*Document excerpt*
==============================
CONCEALING THE TRUTH
In Chapter 2 of Elements of Journalism, “Truth: the Most Confusing Principle,” the authors begin with a story of how Secretary of Defense Robert McNamara misled reporters about the dire state of the conflict in Vietnam. At the same time he was telling the press he was optimistic about progress, McNamara reported to President Lyndon Johnson, “The situation is very disturbing.”
In some ways, that story is similar to one that broke this week:
‘Play it down’: Trump admits to concealing the true threat of coronavirus in new Woodward book
CNN: President Donald Trump admitted he knew weeks before the first confirmed US coronavirus death that the virus was dangerous, airborne, highly contagious and “more deadly than even your strenuous flus,” and that he repeatedly played it down publicly, according to legendary journalist Bob Woodward in his new book “Rage.”
“This is deadly stuff,” Trump told Woodward on February 7.
(Scroll down this article if you want to hear Trump’s audio clips.)
LIES OR RESPONSIBLE LEADERSHIP STRATEGY?
In this CBS interview, 60 Minutes correspondent John Dickerson provides an excellent analysis of why Trump’s rationale — that he was preventing panic by downplaying the seriousness of COVID-19 — is in fact more like dereliction of duty.
==============================
*Information*
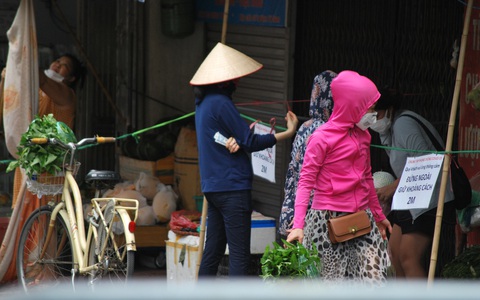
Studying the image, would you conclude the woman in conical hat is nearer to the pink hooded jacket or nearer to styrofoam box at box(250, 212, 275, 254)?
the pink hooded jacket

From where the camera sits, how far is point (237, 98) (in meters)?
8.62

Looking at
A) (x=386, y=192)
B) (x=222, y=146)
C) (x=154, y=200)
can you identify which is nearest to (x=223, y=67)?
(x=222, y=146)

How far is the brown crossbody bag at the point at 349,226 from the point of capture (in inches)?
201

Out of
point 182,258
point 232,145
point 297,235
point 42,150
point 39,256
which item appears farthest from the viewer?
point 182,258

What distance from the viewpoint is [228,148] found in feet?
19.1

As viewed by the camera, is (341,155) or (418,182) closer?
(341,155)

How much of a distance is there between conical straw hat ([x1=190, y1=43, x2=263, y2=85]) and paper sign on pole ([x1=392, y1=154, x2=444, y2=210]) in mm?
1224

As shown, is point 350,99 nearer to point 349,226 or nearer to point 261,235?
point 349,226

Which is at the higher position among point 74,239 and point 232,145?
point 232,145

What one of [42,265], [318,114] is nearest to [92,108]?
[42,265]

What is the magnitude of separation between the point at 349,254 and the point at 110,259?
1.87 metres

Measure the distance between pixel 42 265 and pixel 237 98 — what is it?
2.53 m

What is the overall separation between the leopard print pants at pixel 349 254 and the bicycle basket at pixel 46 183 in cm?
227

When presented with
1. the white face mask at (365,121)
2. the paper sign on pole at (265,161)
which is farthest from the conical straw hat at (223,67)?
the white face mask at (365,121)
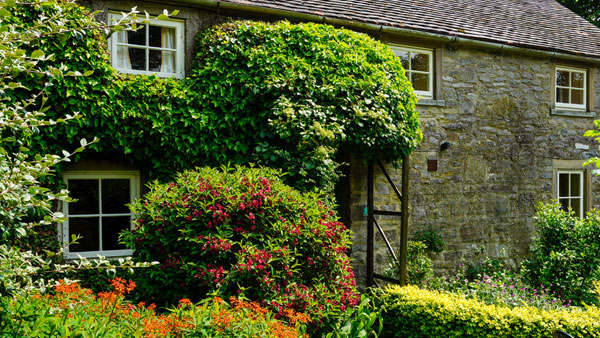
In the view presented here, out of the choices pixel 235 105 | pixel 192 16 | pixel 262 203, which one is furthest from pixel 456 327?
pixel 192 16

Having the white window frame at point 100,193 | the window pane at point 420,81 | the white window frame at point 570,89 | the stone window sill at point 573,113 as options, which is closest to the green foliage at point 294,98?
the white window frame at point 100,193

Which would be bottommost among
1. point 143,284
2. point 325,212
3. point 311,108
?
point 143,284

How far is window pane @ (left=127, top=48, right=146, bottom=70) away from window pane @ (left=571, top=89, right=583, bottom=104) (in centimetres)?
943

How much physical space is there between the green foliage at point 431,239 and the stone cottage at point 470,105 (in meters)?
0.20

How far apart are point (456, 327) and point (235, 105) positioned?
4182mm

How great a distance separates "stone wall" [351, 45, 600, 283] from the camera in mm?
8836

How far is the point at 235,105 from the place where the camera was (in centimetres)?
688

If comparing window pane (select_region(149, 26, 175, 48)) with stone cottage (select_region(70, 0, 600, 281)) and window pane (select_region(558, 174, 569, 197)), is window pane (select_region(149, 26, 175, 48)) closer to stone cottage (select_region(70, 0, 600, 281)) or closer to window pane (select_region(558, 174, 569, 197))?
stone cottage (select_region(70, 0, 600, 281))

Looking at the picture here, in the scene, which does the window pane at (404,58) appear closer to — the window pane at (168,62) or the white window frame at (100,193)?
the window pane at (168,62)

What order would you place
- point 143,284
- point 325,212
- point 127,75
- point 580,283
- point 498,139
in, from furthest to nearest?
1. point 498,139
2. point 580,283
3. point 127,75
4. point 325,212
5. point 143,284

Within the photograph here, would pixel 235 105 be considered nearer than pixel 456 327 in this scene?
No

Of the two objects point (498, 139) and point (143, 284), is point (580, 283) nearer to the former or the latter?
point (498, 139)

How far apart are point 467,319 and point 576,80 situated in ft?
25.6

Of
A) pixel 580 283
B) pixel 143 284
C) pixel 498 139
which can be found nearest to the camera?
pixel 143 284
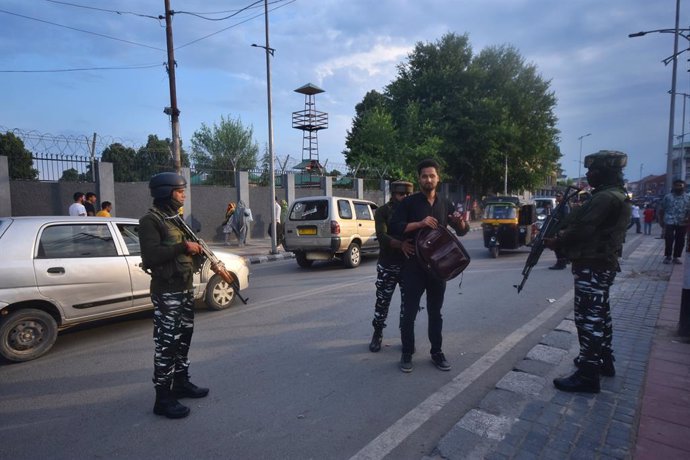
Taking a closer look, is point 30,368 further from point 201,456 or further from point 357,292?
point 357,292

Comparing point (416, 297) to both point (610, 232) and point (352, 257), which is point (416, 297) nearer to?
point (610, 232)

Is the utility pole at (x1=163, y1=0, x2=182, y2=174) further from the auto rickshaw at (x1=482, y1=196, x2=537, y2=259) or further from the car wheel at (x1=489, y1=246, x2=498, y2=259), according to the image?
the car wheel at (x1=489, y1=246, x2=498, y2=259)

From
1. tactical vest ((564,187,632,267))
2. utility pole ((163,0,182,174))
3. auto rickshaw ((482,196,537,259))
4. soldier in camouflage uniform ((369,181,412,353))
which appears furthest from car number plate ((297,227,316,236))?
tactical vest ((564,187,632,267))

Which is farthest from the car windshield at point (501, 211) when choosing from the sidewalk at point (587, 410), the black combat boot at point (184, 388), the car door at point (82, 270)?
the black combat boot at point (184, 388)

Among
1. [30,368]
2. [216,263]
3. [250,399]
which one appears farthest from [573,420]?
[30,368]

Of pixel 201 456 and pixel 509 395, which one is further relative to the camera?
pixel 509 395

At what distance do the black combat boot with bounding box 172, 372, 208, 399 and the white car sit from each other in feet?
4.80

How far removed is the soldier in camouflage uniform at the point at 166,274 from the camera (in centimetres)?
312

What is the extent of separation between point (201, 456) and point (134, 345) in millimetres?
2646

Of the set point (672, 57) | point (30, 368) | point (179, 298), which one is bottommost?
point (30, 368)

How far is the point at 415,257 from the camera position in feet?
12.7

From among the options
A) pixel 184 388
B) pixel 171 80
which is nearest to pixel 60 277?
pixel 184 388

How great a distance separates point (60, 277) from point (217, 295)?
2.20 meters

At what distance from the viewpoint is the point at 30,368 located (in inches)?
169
==============================
*Tasks to complete*
a - Summarize the piece on concealing the truth in two sentences.
b - List every person named in the piece on concealing the truth.

*Solutions to the problems*
a - Drawing on Elements of Journalism, the piece recalls that Secretary of Defense Robert McNamara told reporters he was optimistic about Vietnam while privately telling President Lyndon Johnson the situation was very disturbing, and it likens this to a story that broke this week. According to Bob Woodward's book "Rage," President Donald Trump knew weeks before the first confirmed US coronavirus death that the virus was dangerous, airborne and highly contagious but repeatedly played it down publicly, and 60 Minutes correspondent John Dickerson analyzes why Trump's claim that he was preventing panic is more like dereliction of duty.

b -
- Robert McNamara
- Lyndon Johnson
- Donald Trump
- Bob Woodward
- John Dickerson